Wednesday, July 23, 2014

. . . one of the Founding cooks: Samuel Fraunces





As July draws to a close, we celebrate another of the Founders:  Founding cook Samuel Fraunces.  Fraunces came of mixed Caribbean ancestry which was a familiar strain among the many immigrant lines in the coastal cities of the Colonies.  Fraunces operated taverns in New York and Philadelphia, playing host to George Washington, the Sons of Liberty, and officers of the Continental Line.  From 1791 to 1794, Fraunces served as chief Steward of the President’s House.

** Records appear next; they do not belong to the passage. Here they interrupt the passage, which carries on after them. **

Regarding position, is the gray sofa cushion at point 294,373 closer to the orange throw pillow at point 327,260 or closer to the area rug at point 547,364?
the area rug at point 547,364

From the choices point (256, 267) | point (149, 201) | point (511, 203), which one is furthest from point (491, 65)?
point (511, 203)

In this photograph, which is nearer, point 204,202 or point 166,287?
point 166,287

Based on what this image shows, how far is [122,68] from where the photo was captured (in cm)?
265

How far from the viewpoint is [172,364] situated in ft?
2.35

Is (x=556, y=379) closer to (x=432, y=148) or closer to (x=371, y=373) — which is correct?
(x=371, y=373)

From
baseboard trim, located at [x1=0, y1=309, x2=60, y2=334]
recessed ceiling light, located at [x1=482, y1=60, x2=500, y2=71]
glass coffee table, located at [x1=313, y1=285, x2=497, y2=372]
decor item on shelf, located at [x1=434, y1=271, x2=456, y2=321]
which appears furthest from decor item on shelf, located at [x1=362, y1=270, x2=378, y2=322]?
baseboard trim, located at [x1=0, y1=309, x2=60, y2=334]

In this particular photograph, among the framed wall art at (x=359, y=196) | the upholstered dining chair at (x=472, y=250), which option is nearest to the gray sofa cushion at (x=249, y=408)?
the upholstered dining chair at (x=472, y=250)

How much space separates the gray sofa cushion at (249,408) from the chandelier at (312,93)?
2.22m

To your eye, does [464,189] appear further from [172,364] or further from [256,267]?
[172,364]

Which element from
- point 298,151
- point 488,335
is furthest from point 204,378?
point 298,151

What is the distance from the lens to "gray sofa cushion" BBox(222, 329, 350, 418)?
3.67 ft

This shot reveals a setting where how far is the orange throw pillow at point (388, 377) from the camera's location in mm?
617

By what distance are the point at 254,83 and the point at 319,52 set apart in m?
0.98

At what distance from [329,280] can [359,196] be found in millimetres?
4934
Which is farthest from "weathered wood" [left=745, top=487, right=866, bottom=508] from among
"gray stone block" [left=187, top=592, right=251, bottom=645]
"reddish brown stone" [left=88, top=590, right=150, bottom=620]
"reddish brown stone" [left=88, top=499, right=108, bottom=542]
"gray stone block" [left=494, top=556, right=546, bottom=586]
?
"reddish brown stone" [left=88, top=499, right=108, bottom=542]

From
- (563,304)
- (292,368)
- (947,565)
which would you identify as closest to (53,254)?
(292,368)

From ample evidence in Mount Vernon cookbooks and other sources, we know the Washingtons were fond of hot breads:  waffles, hoe cakes, Lunns, and spoon breads.  3 p.m. was the dinner hour whether Washington was at Mount Vernon or in New York or Philadelphia.  One diarist reports a 3 p.m.  respast of several meats, a vegetable or two, and hot breads washed down by port and Madeira.  Samuel Faunces’s Spoon Bread was no doubt a favorite of America’s favorite General.

Samuel Fraunces’s Spoon Bread

3 cups buttermilk
2 eggs
¾ to 1 cup coarse-ground white corn meal
salt

Prepare a very hot oven (500 if possible)

Have ready a 12 to 14 inch iron skillet with a scant tablespoon of lard or bacon grease

Whisk buttermilk and eggs with a pinch of salt in the top of a double boiler and stir over boiling water until the mix begins to thicken



Place skillet and grease in searing oven and bring skillet to high heat

Stir corn meal into egg and milk mixture and pour into heated skillet.  (mix may spatter)  Reduce heat to 400 and bake for 30 minutes.



Turn out into pretty serving dish, serve with spoons and plenty of butter.



My family loves it with strawberry jam!